Mas voltando à transparência...
Muitos advogam a importância de se ficcionar uma figura publica, que não só proteja a pessoa que lhe dá forma, como seduza inequivocamente um público sedento de quem lhes reproduza os sonhos e fantasias pessoas.
Outros defendem que, sem alimentar os fãs com os mais ínfimos detalhes da vida real do alvo da sua admiração, o esquecimento será o mais provável dos desfechos.
E outros ainda, sem estratégias ou manipulações, têm simplesmente um curso de acontecimentos onde nada disso importa, porque o nível do seu trabalho e a particularidade do seu público não se desviam do foco da sua Arte. E nem uns revelam muito, nem os outros precisam de mais do que recebem.

Na verdade descubro que estou fora de todas estas categorias, porque apesar das semelhanças com a última, se não houvesse quem lesse o que escrevo e pontualmente partilho, também este texto não tinha qualquer sentido:-)

E finalmente, percebo o porquê deste regresso à transparência e ao “ser-me”. Depois de entrar acidentalmente no universo da Música, de me contagiar em cada poro com o Fado, de me comprometer de forma incondicional com os seus meandros, de me perceber oficialmente Artista, profissional, dedicada e colectada nas Finanças enquanto trabalhador independente e empresária na área das artes, percebo que por maior respeito que tenha à minha Profissão, tenho infinitamente mais à minha Pessoa.

E é a Pessoa que sou, por dentro da Artista, da Amiga, da Mulher, da Filha, da Irmã, da Tia, que me ocorre partilhar. Não há milímetro da história de quem me rodeia que não tenha a autorização dos identificados, para estar. Como não há milímetro que escolha partilhar que me vulnerabilize, por mais indistinta que possa parecer a fronteira do profundo e do Muito profundo.
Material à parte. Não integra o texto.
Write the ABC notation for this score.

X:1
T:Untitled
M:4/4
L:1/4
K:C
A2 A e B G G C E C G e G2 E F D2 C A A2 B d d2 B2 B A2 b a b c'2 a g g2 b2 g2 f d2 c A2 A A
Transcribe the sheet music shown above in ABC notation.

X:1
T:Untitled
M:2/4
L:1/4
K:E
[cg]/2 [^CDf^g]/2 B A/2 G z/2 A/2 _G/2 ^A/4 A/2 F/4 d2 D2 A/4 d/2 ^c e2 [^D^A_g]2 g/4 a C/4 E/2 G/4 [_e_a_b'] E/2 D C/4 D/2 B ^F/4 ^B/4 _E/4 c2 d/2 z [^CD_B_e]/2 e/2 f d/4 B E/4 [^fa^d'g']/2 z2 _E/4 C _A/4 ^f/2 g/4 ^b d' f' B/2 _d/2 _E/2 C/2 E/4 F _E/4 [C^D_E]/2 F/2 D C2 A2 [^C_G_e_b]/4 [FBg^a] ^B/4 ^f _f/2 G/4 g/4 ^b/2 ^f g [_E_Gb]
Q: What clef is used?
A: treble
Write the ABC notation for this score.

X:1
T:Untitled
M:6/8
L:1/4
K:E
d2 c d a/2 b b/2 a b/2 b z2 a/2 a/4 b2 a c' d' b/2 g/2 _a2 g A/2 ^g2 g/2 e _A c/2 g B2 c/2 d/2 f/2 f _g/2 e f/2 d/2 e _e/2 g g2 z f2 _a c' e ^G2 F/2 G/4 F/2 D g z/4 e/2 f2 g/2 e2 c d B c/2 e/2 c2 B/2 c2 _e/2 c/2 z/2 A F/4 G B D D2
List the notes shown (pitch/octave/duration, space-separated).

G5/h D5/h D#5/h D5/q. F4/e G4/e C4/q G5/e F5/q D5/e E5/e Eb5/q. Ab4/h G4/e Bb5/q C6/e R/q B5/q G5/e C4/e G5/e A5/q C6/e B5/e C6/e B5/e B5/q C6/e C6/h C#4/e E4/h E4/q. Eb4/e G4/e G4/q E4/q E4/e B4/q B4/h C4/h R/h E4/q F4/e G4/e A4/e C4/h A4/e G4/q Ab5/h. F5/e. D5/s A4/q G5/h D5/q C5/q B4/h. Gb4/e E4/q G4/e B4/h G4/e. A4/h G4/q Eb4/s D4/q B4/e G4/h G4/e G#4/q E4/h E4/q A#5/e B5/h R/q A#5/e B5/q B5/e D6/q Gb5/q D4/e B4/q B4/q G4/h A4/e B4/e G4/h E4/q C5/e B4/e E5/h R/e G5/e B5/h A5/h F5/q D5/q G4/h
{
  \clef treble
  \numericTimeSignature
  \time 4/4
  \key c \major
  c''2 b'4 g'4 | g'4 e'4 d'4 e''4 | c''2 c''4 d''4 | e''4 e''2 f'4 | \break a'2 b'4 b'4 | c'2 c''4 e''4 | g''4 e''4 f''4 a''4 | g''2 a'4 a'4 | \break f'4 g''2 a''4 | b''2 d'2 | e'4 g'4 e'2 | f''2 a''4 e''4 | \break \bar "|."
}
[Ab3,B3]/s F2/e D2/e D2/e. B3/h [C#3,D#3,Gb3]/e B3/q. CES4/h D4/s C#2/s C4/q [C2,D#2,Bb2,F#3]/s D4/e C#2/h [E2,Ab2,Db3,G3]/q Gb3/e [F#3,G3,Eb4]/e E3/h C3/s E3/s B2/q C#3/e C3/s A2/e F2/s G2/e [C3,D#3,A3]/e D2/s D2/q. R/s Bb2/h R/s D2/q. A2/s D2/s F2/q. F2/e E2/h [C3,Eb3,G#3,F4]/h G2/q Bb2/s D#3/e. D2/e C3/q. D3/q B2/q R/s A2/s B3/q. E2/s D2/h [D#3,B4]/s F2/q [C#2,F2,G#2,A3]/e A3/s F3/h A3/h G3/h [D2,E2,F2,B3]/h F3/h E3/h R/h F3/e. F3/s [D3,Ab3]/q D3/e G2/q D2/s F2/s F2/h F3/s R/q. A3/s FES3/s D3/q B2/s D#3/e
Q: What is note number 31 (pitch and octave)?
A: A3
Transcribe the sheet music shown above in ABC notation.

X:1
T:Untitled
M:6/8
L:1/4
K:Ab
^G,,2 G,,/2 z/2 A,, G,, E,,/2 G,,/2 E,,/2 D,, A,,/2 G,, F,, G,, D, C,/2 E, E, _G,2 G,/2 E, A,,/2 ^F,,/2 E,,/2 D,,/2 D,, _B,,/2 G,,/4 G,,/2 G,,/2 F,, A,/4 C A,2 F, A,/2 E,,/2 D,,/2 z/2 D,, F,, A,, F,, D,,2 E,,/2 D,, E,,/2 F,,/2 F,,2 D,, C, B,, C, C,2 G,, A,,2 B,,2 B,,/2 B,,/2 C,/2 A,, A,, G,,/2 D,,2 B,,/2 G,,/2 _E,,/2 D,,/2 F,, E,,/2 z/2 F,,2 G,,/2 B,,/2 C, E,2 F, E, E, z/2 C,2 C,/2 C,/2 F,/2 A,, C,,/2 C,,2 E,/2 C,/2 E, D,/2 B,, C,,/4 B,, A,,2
A minha vulnerabilidade, os meus receios, os meus medos, são cada vez mais as minhas forças. Porque como sou eu, e lá vou aprendendo a “gostar-me”, não é que lhes tenho certa afeição, agora que as reconheço?

Aos indiferentes não fará nem mal, nem bem, nem diferença nenhuma.
Aos mal intencionados, saberão mais que nunca a beleza da Boa Intenção, que será o único retorno que terão.
Aos duvidosos trará a percepção de quão criativa, curiosa e “desinstaladora” a dúvida pode ser. A maior parte da minha visão tem raíz em dúvidas profundas com que me fui deparando toda a minha vida. Até descobrir que também não eram as certezas que me faziam falta... enquanto fui da dúvida à certeza perdi um precioso tempo de convivência com a realidade. Simples.

E aos que descobrem algum sentido e sintonia no que vivo e partilho, poderá significar uma infinidade de coisas tão importantes quanto sabermos que não estamos sós. Poderá ter uma pequena chave que faça a diferença em algum momento. Uma dica que sirva de bóia para algum naufrágio. Poderá ser qualquer coisa de útil. Oxalá.
Mas ser-me em absoluto silêncio, privacidade, segurança e recato, pareceu-me , finalmente, um desperdício de uma Vida Boa…


Façam, por isso, bom proveito de mim.

1 comentário:

  1. Mafalda, tropecei, afortunadamente, neste seu blog...e só para lhe comentar que até com prosa faz fado!!! :))) bem haja!